History has taught us that beer is an evolving beverage. To me, beer is a canvas. Beer is a means for a brewer to express himself / herself, much like an artist. The ancients used to ‘sing’ to their yeast to produce a good batch of ale, they used to dance and carry out rituals. Today we call that process control. They used to ‘talk’ to their yeast to make it feel ‘comfortable’. Today, we set the right temperature to make them ‘feel at home’. They used to ‘bond’ with their yeast. But do we?

Brewing has become a lot more commercial than the days of the ancients. But has it lost its essence? Have brewers really stopped ‘bonding’ with their yeast? Ask any of the old-timers and they’ll say no. To brew a batch of beer that you are proud of, a batch of beer that people drink and love, a batch of beer that is admired, is that not akin to Vinci’s Mona Lisa, or Michelangelo’s David, or even Beethoven’s Symphonies? Is beer, then, not art? Beer has and always will be an abstract beverage, ever changing, ever evolving. As a brewer, there is nothing more encouraging than that. Fruit beers are a fine example of this.

Spatial question records:
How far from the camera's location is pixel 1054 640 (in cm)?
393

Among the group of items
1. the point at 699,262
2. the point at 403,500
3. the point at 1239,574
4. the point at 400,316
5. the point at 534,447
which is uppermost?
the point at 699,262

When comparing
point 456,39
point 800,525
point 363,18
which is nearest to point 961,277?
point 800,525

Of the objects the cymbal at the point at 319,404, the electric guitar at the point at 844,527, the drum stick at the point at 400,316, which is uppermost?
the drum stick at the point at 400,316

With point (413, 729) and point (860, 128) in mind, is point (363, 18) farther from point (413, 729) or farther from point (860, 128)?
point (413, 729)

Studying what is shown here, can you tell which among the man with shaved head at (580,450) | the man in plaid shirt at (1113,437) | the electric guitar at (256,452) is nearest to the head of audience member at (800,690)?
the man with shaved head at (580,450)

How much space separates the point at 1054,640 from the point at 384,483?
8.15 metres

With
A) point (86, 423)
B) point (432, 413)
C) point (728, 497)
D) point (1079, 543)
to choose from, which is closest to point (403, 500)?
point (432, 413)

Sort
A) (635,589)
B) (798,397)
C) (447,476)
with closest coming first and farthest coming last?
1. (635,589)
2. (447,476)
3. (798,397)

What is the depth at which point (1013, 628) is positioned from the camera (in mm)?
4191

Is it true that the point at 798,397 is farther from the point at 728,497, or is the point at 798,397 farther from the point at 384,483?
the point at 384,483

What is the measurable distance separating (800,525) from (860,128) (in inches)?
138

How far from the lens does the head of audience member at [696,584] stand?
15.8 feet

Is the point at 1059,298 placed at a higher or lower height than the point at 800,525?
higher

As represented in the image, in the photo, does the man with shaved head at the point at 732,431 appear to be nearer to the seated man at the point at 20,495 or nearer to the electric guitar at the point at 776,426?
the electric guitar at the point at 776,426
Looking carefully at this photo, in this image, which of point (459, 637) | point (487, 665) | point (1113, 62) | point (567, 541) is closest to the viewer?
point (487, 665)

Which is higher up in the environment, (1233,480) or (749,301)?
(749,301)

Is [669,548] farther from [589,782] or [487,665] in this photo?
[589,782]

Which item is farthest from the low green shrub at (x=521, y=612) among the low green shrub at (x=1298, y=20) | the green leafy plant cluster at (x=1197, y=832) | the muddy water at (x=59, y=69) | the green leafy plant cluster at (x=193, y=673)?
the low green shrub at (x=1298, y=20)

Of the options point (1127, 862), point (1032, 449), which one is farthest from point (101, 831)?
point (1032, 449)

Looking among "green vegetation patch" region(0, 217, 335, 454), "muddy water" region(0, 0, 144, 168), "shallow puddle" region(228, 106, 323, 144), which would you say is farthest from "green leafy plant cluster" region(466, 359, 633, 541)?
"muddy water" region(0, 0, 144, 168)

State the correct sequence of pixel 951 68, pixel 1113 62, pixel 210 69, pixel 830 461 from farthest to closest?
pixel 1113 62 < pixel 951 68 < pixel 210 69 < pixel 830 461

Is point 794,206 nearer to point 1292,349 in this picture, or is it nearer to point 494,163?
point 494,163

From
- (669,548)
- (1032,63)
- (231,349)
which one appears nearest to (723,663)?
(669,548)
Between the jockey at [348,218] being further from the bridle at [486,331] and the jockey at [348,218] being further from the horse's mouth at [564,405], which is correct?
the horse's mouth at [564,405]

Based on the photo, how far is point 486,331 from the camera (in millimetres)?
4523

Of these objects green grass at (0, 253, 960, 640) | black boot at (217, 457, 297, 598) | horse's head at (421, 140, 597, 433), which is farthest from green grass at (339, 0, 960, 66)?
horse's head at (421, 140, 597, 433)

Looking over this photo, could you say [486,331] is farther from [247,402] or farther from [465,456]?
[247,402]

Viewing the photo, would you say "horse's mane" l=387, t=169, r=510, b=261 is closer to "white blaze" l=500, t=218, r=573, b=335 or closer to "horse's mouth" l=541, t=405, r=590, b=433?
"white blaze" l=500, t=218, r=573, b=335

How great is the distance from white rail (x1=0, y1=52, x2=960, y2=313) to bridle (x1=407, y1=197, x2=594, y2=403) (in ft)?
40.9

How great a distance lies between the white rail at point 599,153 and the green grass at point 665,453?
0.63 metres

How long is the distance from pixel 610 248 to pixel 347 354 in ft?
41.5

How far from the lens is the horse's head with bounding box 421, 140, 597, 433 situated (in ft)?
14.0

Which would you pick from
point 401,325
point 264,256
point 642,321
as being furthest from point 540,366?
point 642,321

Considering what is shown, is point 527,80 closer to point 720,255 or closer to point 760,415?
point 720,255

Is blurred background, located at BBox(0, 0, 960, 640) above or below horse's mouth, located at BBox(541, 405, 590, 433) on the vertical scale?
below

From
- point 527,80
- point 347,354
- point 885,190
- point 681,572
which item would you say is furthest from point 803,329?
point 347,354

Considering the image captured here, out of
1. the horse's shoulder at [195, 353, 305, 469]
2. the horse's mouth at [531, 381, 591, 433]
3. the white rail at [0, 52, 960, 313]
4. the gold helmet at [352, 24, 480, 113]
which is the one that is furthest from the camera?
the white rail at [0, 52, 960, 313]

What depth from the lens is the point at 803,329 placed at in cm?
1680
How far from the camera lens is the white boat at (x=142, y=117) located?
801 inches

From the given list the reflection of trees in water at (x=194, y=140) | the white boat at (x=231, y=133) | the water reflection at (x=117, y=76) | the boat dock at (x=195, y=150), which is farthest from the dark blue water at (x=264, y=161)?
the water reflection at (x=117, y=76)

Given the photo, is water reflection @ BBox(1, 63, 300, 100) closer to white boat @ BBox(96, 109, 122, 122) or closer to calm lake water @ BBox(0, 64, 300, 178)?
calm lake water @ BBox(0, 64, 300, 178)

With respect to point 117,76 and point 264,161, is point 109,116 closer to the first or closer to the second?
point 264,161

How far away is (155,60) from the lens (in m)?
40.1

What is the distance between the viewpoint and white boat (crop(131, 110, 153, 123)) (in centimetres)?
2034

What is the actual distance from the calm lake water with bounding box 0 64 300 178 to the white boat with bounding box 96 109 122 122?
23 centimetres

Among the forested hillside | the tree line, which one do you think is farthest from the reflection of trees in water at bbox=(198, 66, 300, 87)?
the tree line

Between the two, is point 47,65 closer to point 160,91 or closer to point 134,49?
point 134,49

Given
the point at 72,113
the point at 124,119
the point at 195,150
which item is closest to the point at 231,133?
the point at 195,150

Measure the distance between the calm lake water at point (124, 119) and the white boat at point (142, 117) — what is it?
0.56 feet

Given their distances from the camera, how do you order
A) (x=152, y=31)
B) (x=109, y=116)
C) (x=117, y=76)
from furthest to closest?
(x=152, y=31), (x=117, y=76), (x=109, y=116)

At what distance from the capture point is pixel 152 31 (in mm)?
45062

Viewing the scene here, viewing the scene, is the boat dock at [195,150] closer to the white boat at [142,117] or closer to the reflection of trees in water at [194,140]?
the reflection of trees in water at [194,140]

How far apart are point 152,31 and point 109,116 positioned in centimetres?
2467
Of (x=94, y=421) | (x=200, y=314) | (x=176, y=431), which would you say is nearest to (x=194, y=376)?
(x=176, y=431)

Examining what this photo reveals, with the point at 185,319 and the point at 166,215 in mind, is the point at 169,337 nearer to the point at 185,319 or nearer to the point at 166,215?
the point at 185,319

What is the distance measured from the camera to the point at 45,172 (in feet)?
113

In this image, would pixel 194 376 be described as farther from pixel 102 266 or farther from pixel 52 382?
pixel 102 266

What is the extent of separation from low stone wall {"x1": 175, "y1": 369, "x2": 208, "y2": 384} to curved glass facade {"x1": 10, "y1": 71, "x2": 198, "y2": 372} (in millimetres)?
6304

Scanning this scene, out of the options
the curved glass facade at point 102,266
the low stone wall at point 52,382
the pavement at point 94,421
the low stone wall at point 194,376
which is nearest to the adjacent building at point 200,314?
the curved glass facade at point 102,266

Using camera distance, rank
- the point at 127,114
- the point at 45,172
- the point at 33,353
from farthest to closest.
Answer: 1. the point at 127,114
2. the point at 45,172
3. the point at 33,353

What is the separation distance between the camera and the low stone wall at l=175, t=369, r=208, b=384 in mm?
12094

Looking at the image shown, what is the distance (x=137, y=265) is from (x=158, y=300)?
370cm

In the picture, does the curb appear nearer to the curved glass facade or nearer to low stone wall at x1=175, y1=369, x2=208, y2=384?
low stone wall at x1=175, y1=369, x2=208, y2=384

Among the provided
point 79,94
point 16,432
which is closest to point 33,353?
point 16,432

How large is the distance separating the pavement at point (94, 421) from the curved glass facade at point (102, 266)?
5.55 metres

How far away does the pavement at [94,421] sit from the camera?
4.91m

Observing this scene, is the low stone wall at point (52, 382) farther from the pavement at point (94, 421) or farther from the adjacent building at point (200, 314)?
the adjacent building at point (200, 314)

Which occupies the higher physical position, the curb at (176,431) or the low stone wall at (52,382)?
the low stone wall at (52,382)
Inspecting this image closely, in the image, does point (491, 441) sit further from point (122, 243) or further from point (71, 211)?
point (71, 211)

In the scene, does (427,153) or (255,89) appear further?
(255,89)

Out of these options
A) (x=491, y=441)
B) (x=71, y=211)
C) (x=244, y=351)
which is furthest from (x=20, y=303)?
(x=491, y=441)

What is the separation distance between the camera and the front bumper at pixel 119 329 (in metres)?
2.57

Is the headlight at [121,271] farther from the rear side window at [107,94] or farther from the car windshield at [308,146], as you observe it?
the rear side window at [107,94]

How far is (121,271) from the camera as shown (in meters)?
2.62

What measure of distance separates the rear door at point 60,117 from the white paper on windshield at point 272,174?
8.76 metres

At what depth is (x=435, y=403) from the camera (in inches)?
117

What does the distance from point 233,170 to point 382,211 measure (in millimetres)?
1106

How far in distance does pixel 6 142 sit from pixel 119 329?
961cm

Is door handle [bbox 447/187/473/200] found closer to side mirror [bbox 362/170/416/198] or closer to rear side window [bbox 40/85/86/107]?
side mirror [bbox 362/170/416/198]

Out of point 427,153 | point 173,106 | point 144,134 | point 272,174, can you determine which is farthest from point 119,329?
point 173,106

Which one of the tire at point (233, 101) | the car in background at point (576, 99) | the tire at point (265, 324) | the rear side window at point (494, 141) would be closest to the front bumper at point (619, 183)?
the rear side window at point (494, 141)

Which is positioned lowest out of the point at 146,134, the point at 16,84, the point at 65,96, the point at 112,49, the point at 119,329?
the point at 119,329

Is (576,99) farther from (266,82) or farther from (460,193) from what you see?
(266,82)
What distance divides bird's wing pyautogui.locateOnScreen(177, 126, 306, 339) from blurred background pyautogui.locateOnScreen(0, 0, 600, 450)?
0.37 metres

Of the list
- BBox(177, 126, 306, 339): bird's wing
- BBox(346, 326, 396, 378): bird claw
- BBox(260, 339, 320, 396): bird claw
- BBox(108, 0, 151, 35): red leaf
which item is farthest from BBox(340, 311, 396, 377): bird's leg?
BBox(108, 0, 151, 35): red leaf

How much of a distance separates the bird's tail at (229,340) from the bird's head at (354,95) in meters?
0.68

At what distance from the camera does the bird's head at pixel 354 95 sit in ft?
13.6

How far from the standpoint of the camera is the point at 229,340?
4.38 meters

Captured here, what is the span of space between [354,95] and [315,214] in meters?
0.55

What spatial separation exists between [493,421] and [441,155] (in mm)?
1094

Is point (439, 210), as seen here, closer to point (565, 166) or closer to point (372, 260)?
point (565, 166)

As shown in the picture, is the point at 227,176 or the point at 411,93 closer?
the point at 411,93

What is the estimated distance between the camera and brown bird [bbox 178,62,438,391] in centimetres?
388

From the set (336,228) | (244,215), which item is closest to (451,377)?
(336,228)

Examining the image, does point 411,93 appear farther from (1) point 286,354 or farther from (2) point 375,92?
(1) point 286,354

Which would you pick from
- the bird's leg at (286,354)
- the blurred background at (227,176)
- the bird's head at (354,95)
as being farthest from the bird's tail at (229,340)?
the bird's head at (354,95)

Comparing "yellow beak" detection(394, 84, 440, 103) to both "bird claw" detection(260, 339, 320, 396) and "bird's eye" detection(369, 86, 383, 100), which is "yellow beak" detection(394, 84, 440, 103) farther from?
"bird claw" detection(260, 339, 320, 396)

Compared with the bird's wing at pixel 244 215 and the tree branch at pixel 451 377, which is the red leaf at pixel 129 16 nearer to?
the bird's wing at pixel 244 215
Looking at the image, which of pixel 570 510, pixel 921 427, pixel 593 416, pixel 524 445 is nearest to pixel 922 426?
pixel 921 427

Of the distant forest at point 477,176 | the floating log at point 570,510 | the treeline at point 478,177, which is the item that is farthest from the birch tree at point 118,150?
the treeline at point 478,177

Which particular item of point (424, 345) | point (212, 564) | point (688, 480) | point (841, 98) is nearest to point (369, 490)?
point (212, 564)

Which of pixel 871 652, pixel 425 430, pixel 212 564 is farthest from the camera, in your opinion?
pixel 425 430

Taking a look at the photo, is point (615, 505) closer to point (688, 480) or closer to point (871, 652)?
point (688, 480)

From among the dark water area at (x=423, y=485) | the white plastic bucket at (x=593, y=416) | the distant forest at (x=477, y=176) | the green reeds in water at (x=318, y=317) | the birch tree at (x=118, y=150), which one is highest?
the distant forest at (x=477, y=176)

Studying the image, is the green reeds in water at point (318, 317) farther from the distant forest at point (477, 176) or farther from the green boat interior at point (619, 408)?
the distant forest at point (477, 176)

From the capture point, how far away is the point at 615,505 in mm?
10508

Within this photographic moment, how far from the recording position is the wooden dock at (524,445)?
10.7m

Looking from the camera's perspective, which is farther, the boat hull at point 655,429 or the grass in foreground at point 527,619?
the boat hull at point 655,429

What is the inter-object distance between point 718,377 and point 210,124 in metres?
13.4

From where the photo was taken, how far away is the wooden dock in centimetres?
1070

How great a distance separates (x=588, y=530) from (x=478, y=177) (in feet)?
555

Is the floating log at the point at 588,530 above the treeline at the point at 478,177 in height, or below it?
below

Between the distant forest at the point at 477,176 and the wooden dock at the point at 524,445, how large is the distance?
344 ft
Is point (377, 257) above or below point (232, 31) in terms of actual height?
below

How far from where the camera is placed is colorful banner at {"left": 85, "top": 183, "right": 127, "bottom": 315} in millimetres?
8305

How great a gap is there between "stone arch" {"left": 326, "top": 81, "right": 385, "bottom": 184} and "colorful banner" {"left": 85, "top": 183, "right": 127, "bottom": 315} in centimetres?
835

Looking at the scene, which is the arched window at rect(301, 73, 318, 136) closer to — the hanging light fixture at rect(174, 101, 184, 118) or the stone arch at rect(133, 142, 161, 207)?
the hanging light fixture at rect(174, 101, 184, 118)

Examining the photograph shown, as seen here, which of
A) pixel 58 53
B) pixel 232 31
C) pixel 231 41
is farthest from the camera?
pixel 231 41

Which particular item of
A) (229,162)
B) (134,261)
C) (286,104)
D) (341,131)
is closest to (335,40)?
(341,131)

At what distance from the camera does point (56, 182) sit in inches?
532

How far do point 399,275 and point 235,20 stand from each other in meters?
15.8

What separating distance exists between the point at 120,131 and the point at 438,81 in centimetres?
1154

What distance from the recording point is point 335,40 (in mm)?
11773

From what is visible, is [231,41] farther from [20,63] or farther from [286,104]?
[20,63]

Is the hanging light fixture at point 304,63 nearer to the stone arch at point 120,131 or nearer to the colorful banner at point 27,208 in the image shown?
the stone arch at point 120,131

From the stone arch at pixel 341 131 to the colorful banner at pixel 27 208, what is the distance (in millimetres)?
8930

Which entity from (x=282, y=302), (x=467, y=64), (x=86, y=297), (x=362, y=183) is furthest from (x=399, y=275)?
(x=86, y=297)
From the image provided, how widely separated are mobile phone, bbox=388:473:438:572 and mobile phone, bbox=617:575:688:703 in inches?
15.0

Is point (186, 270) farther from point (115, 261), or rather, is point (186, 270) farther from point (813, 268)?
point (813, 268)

Given task 1 » Please retype the whole passage about beer as art, word for word.
Given task 2 » Echo the records exactly, everything from the line containing "From the stone" down to the last line of the records, both ends included.

Finished answer 1 »
History has taught us that beer is an evolving beverage. To me, beer is a canvas. Beer is a means for a brewer to express himself / herself, much like an artist. The ancients used to ‘sing’ to their yeast to produce a good batch of ale, they used to dance and carry out rituals. Today we call that process control. They used to ‘talk’ to their yeast to make it feel ‘comfortable’. Today, we set the right temperature to make them ‘feel at home’. They used to ‘bond’ with their yeast. But do we?

Brewing has become a lot more commercial than the days of the ancients. But has it lost its essence? Have brewers really stopped ‘bonding’ with their yeast? Ask any of the old-timers and they’ll say no. To brew a batch of beer that you are proud of, a batch of beer that people drink and love, a batch of beer that is admired, is that not akin to Vinci’s Mona Lisa, or Michelangelo’s David, or even Beethoven’s Symphonies? Is beer, then, not art? Beer has and always will be an abstract beverage, ever changing, ever evolving. As a brewer, there is nothing more encouraging than that. Fruit beers are a fine example of this.

Finished answer 2 »
From the stone arch at pixel 341 131 to the colorful banner at pixel 27 208, what is the distance (in millimetres)?
8930

Which entity from (x=282, y=302), (x=467, y=64), (x=86, y=297), (x=362, y=183) is furthest from (x=399, y=275)?
(x=86, y=297)
From the image provided, how widely separated are mobile phone, bbox=388:473:438:572 and mobile phone, bbox=617:575:688:703 in inches?
15.0

Is point (186, 270) farther from point (115, 261), or rather, is point (186, 270) farther from point (813, 268)?
point (813, 268)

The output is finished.